- **Instruction**:
Gather every line in the entries below that contains the word "camera". Case counts.

- **Recorded information**:
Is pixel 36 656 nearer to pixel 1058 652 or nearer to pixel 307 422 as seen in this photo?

---

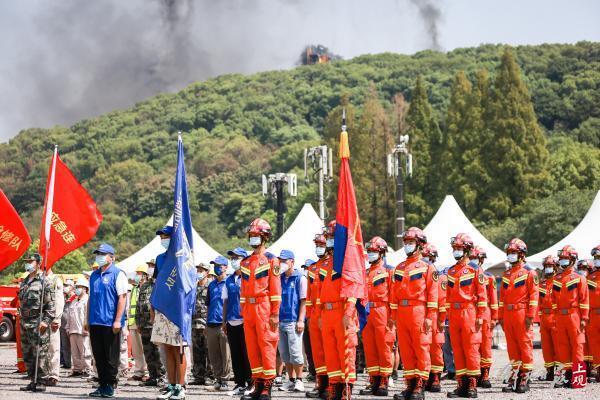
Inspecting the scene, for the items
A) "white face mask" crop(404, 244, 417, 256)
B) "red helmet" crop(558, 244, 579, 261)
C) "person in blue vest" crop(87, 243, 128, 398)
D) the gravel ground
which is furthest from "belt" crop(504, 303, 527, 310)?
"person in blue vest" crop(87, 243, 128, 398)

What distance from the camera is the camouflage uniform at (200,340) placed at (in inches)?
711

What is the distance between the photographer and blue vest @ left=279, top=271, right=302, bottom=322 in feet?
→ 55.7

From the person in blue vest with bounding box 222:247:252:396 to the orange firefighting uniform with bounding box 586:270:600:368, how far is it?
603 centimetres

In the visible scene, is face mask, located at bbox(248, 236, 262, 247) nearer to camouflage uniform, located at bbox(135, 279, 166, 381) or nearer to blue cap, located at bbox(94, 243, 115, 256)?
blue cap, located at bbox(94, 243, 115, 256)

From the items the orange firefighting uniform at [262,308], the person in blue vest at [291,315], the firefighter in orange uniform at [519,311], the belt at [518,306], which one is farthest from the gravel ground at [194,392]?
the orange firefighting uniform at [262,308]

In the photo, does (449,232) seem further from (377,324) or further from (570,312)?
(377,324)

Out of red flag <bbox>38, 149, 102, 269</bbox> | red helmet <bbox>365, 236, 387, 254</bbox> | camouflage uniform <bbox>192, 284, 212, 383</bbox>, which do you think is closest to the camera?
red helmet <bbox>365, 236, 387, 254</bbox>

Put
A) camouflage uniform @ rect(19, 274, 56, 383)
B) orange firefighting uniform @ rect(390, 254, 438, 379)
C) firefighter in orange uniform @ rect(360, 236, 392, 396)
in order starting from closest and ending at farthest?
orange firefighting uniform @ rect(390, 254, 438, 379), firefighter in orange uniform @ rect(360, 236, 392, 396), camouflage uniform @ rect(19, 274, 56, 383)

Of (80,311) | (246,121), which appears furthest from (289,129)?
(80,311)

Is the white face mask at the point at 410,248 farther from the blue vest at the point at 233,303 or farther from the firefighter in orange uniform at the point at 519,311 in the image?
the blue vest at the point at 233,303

* * *

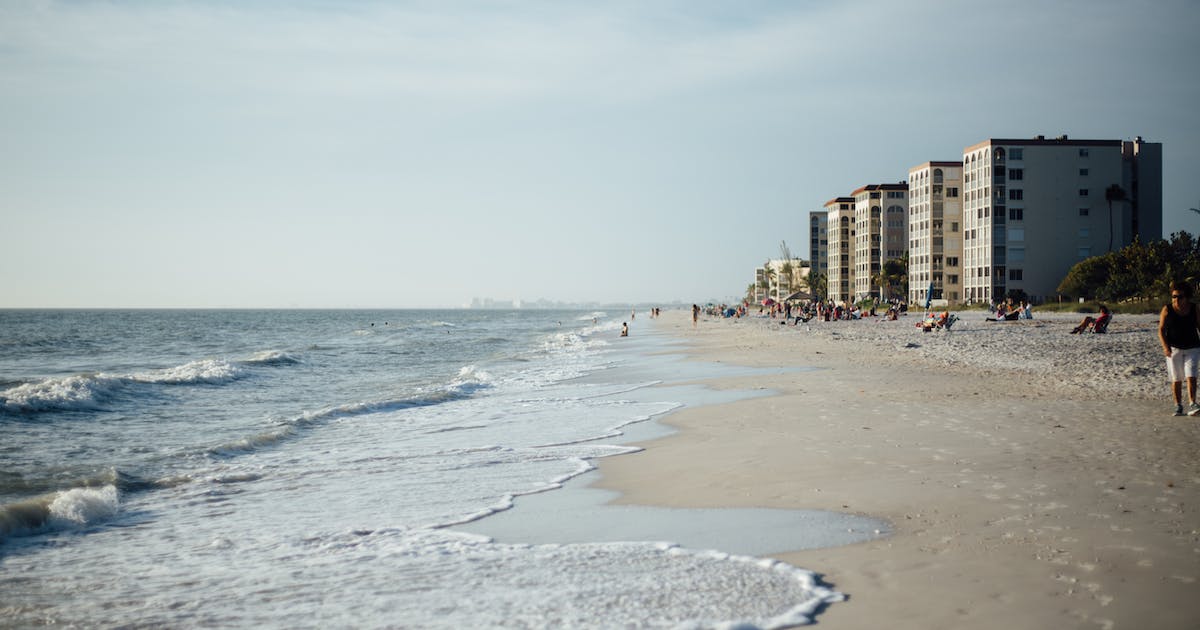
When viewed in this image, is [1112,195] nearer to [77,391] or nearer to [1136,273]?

- **Response**:
What distance from the camera is the camouflage uniform at (200,340) placed at (in inches)?
Out of red flag <bbox>38, 149, 102, 269</bbox> | red helmet <bbox>365, 236, 387, 254</bbox> | camouflage uniform <bbox>192, 284, 212, 383</bbox>, which do you think is closest to the camera?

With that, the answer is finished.